---------- AANGELEVERDE REGELS

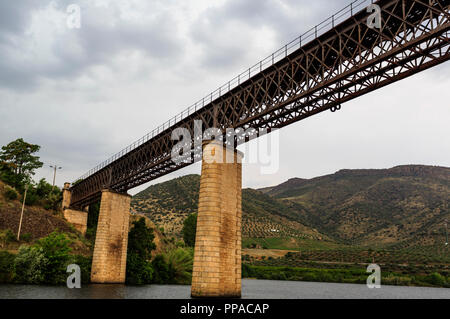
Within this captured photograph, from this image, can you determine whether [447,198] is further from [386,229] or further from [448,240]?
[448,240]

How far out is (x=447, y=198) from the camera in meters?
154

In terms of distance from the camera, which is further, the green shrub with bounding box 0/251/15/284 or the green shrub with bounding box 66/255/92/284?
the green shrub with bounding box 66/255/92/284

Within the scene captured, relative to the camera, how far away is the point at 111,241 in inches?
1944

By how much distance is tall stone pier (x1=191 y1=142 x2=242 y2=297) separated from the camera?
99.6 feet

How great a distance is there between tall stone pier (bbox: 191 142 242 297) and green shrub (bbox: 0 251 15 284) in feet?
71.0

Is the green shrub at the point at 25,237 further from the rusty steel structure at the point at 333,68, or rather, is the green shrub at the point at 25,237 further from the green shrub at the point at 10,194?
the rusty steel structure at the point at 333,68

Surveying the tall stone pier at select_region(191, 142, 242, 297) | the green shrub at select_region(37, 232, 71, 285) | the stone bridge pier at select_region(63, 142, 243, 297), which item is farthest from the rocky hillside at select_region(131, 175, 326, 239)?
the tall stone pier at select_region(191, 142, 242, 297)

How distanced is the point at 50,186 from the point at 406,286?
72196 mm

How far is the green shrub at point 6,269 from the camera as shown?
39.2 metres

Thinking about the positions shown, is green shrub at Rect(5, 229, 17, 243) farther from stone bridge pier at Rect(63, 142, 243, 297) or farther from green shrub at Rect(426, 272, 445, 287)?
green shrub at Rect(426, 272, 445, 287)

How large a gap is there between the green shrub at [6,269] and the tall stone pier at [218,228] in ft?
71.0

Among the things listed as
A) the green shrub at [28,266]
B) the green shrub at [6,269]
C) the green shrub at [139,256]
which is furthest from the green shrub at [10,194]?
the green shrub at [28,266]

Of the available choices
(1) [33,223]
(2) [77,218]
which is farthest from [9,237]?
(2) [77,218]

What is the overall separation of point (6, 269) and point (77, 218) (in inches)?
1340
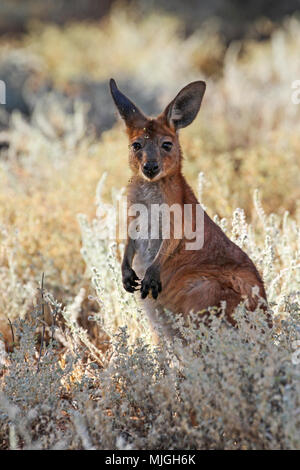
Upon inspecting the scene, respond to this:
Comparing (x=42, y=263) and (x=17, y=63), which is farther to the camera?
(x=17, y=63)

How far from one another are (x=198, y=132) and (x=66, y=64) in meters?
6.47

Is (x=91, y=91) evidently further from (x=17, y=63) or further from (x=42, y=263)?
(x=42, y=263)

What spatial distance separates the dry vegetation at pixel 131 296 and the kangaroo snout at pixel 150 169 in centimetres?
65

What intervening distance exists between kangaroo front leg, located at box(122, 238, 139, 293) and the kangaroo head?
21.2 inches

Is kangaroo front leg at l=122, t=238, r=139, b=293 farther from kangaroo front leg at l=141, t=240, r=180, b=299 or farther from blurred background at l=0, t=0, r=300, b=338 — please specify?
blurred background at l=0, t=0, r=300, b=338

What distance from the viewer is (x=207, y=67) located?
48.7 ft

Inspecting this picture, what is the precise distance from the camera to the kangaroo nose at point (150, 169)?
4.09 meters

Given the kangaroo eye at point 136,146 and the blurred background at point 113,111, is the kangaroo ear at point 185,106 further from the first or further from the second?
the blurred background at point 113,111

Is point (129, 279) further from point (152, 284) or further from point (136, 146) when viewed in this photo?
point (136, 146)

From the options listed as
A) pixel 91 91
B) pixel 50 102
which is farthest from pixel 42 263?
pixel 91 91

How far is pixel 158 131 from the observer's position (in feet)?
14.1

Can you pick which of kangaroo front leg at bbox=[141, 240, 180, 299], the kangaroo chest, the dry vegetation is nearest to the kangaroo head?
the kangaroo chest

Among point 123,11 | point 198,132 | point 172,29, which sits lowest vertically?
point 198,132

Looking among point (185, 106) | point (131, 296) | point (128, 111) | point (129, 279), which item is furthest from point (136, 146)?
point (131, 296)
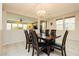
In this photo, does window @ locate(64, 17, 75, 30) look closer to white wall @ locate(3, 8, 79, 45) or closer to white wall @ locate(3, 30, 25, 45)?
white wall @ locate(3, 8, 79, 45)

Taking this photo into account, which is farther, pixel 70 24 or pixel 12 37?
pixel 70 24

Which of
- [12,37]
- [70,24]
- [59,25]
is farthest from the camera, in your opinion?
[59,25]

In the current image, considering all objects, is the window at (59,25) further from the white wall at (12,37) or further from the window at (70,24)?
the white wall at (12,37)

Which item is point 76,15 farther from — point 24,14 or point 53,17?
point 24,14

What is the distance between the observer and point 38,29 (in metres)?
4.68

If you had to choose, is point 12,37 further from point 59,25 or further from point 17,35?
point 59,25

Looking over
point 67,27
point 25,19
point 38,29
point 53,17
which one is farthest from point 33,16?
point 67,27

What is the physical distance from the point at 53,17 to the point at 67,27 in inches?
49.8

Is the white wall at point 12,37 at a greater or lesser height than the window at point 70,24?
lesser

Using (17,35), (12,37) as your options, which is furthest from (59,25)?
(12,37)

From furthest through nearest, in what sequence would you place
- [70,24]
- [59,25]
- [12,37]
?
[59,25], [70,24], [12,37]

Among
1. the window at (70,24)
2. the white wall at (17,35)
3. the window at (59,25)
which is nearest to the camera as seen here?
the white wall at (17,35)

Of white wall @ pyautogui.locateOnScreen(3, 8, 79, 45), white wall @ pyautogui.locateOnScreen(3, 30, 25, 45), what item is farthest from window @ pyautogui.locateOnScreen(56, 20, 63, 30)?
white wall @ pyautogui.locateOnScreen(3, 30, 25, 45)

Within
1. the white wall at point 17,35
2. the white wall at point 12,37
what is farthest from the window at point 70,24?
the white wall at point 12,37
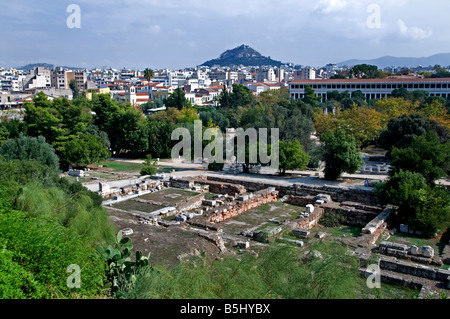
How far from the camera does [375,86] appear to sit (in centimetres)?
7350

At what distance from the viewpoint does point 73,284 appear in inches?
275

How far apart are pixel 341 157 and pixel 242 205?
7.92m

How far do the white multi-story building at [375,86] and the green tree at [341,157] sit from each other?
161ft

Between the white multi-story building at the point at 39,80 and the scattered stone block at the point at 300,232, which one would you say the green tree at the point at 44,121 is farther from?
the white multi-story building at the point at 39,80

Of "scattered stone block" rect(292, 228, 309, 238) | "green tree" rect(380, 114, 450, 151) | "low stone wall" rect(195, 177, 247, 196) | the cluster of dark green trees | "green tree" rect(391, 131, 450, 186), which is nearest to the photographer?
the cluster of dark green trees

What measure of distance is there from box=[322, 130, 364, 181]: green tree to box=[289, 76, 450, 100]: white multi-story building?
49.1 metres

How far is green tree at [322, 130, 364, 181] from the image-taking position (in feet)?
76.2

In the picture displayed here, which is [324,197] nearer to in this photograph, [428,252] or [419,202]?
[419,202]

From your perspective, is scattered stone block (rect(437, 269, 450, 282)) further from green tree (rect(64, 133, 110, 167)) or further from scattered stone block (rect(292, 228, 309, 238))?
green tree (rect(64, 133, 110, 167))

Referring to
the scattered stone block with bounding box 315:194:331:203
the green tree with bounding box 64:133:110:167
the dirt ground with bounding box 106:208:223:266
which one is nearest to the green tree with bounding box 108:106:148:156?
the green tree with bounding box 64:133:110:167

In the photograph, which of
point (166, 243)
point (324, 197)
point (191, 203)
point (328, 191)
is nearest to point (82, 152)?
point (191, 203)

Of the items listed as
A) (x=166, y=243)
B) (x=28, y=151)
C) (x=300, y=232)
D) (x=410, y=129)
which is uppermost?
→ (x=410, y=129)

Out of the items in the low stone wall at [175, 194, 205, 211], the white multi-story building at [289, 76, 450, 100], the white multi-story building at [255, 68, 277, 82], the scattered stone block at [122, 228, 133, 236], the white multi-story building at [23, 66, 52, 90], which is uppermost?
the white multi-story building at [255, 68, 277, 82]

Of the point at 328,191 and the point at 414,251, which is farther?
the point at 328,191
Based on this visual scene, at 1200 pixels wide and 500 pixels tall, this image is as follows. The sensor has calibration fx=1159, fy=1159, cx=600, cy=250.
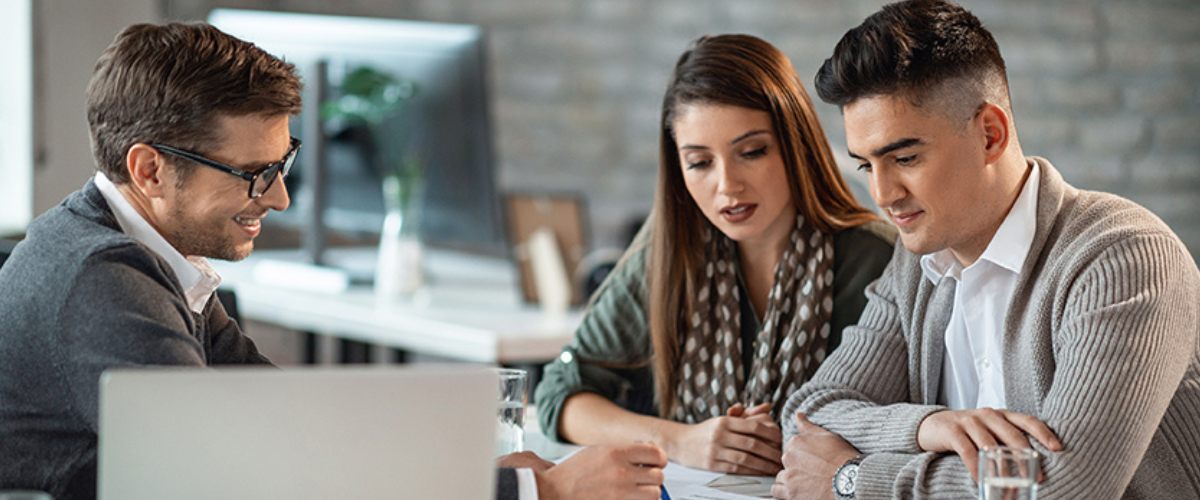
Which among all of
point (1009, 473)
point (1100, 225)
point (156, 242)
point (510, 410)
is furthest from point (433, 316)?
point (1009, 473)

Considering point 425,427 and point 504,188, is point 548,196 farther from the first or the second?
point 425,427

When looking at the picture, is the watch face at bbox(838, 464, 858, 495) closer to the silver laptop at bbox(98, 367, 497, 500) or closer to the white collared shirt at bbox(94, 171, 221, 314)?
the silver laptop at bbox(98, 367, 497, 500)

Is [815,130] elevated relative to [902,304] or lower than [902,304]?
elevated

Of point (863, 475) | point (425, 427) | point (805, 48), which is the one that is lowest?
point (863, 475)

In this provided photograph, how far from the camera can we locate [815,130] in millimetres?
1709

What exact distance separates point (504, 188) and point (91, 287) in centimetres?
327

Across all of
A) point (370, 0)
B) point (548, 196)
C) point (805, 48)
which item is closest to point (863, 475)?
point (548, 196)

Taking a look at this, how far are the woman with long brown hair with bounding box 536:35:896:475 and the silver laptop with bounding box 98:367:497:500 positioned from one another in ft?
2.30

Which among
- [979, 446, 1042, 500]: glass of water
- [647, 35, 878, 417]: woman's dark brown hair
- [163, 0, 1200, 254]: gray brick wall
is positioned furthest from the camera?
[163, 0, 1200, 254]: gray brick wall

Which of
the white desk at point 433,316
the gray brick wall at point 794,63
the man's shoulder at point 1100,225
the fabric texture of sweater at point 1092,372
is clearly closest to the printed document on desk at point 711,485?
the fabric texture of sweater at point 1092,372

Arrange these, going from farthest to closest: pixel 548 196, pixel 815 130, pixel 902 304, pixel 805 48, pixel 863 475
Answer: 1. pixel 805 48
2. pixel 548 196
3. pixel 815 130
4. pixel 902 304
5. pixel 863 475

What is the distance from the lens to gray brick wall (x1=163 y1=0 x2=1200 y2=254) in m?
3.87

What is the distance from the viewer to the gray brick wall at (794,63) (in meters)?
3.87

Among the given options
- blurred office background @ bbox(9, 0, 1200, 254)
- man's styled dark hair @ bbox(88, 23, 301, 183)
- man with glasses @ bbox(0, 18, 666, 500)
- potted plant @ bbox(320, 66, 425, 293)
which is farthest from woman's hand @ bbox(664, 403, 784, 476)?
potted plant @ bbox(320, 66, 425, 293)
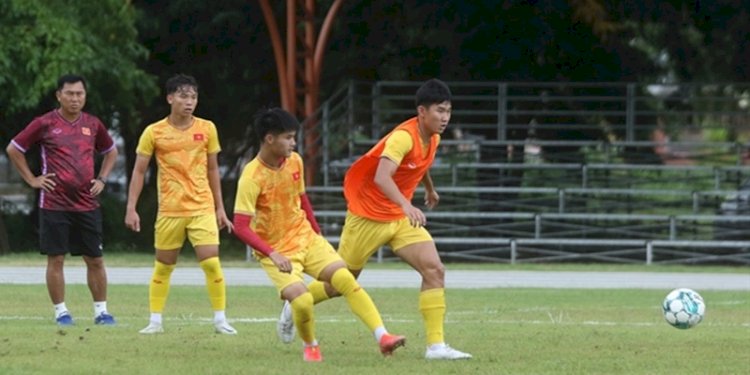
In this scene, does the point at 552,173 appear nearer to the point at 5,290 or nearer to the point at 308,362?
the point at 5,290

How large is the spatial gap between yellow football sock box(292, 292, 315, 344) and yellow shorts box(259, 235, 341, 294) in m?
0.15

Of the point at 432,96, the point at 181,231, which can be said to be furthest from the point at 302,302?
the point at 181,231

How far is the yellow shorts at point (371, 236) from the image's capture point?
11.4 m

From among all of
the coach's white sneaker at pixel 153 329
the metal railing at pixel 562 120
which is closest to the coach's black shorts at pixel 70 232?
the coach's white sneaker at pixel 153 329

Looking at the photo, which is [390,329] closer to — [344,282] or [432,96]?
[344,282]

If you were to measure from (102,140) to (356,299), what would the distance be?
3986 mm

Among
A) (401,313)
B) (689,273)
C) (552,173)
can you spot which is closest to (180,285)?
(401,313)

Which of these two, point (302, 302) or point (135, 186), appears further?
point (135, 186)

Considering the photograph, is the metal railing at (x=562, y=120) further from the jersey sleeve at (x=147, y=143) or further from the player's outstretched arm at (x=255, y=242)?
the player's outstretched arm at (x=255, y=242)

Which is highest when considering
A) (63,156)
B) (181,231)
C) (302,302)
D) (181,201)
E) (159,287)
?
(63,156)

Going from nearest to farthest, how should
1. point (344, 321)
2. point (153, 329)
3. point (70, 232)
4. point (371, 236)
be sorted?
point (371, 236)
point (153, 329)
point (70, 232)
point (344, 321)

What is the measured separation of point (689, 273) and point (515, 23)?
25.7ft

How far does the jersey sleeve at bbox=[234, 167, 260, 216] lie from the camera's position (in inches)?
428

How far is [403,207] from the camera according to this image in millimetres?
10828
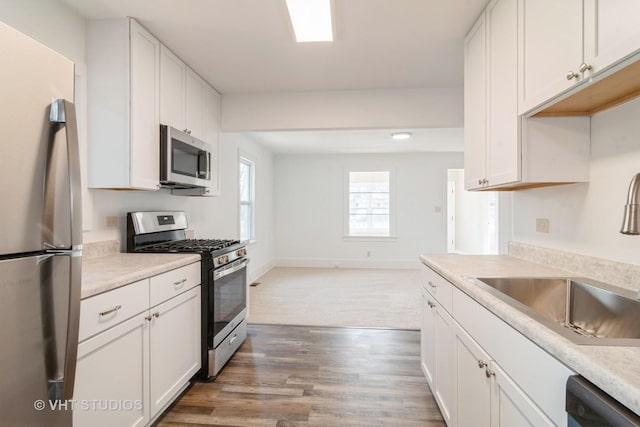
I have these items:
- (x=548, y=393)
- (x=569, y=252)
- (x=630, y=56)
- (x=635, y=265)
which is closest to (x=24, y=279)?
(x=548, y=393)

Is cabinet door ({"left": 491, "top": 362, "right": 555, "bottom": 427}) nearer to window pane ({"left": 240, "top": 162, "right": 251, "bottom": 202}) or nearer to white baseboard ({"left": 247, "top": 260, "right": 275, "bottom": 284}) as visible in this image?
white baseboard ({"left": 247, "top": 260, "right": 275, "bottom": 284})

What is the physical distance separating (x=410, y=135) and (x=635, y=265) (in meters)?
3.86

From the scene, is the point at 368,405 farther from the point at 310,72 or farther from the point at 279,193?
the point at 279,193

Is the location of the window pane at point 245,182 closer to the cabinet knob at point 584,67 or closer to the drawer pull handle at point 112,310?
the drawer pull handle at point 112,310

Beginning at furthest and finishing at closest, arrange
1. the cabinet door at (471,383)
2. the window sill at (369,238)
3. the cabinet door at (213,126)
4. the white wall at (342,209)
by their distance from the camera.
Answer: the window sill at (369,238) → the white wall at (342,209) → the cabinet door at (213,126) → the cabinet door at (471,383)

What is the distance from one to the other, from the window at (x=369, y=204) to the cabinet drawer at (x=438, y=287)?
4.51 meters

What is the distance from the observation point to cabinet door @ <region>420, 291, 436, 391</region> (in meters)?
1.95

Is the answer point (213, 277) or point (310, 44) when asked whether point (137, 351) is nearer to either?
point (213, 277)

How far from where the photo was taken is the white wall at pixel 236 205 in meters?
3.60

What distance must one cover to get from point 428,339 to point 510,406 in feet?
3.61

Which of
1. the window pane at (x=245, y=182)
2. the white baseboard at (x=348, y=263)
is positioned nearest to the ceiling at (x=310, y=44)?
the window pane at (x=245, y=182)

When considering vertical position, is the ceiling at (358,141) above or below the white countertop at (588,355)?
above

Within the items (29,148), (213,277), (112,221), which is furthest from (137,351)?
(29,148)

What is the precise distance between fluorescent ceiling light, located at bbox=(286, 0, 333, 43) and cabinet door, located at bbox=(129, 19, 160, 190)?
3.37 feet
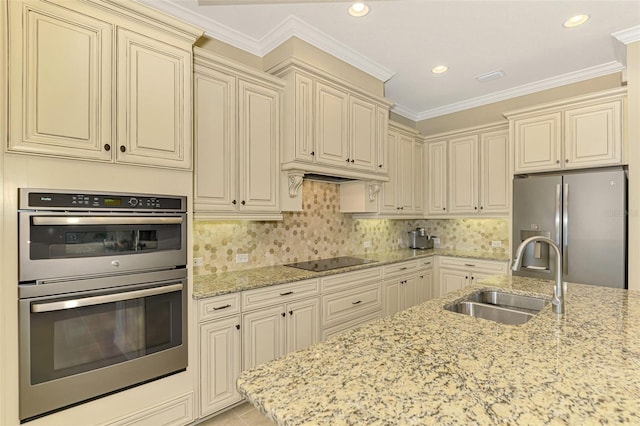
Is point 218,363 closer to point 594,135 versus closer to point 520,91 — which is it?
point 594,135

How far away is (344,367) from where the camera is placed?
3.09ft

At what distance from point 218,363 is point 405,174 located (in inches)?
121

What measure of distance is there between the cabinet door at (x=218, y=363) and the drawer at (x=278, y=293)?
140mm

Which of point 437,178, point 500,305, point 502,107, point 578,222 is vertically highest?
point 502,107

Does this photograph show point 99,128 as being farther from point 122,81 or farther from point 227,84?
point 227,84

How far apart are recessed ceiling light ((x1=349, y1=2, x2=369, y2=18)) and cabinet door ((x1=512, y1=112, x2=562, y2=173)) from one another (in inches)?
86.5

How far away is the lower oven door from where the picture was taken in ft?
4.82

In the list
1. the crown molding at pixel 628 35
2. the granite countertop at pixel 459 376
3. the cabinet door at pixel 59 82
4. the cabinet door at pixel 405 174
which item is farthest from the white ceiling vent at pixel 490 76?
the cabinet door at pixel 59 82

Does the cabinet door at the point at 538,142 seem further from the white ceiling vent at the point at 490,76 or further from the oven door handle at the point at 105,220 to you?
the oven door handle at the point at 105,220

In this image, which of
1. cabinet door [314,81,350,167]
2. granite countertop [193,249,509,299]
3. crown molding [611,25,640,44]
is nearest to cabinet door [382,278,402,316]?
granite countertop [193,249,509,299]

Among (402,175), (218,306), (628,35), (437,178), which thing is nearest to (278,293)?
(218,306)

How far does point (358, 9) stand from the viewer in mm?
2311

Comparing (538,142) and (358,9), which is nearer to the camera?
(358,9)

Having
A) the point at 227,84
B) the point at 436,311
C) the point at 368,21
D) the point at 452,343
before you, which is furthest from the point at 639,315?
the point at 227,84
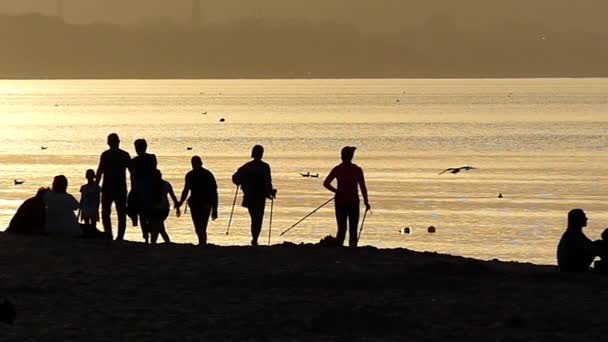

--------------------

**GEGEVEN OPDRACHT:**
Hernoem "crown molding" overal tot "ceiling trim" in de regels vanaf de regel met "Does this photograph" tot en met het einde van de regels, beide inbegrepen. Geef alleen die regels terug, verder ongewijzigd en zonder de afbeeldingen.

**JUIST ANTWOORD:**
Does this photograph show point 99,128 as being farther from point 122,81 or farther from point 227,84?
point 227,84

How far apart are recessed ceiling light ((x1=349, y1=2, x2=369, y2=18)) and cabinet door ((x1=512, y1=112, x2=562, y2=173)) from one another (in inches)?
86.5

How far away is the lower oven door from where the picture was taken in ft?
4.82

In the list
1. the ceiling trim at pixel 628 35
2. the granite countertop at pixel 459 376
3. the cabinet door at pixel 59 82
4. the cabinet door at pixel 405 174
which item is farthest from the white ceiling vent at pixel 490 76?
the cabinet door at pixel 59 82

Does the cabinet door at the point at 538,142 seem further from the white ceiling vent at the point at 490,76 or further from the oven door handle at the point at 105,220 to you?
the oven door handle at the point at 105,220

In this image, which of
1. cabinet door [314,81,350,167]
2. granite countertop [193,249,509,299]
3. ceiling trim [611,25,640,44]
is nearest to cabinet door [382,278,402,316]?
granite countertop [193,249,509,299]

Among (402,175), (218,306), (628,35), (437,178), which thing is nearest to (278,293)?
(218,306)

How far does point (358, 9) stand from the viewer in mm?
2311

Comparing (538,142) and (358,9), which is nearer to the camera?
(358,9)

Having
A) the point at 227,84
B) the point at 436,311
C) the point at 368,21
D) the point at 452,343
before you, which is furthest from the point at 639,315?
the point at 227,84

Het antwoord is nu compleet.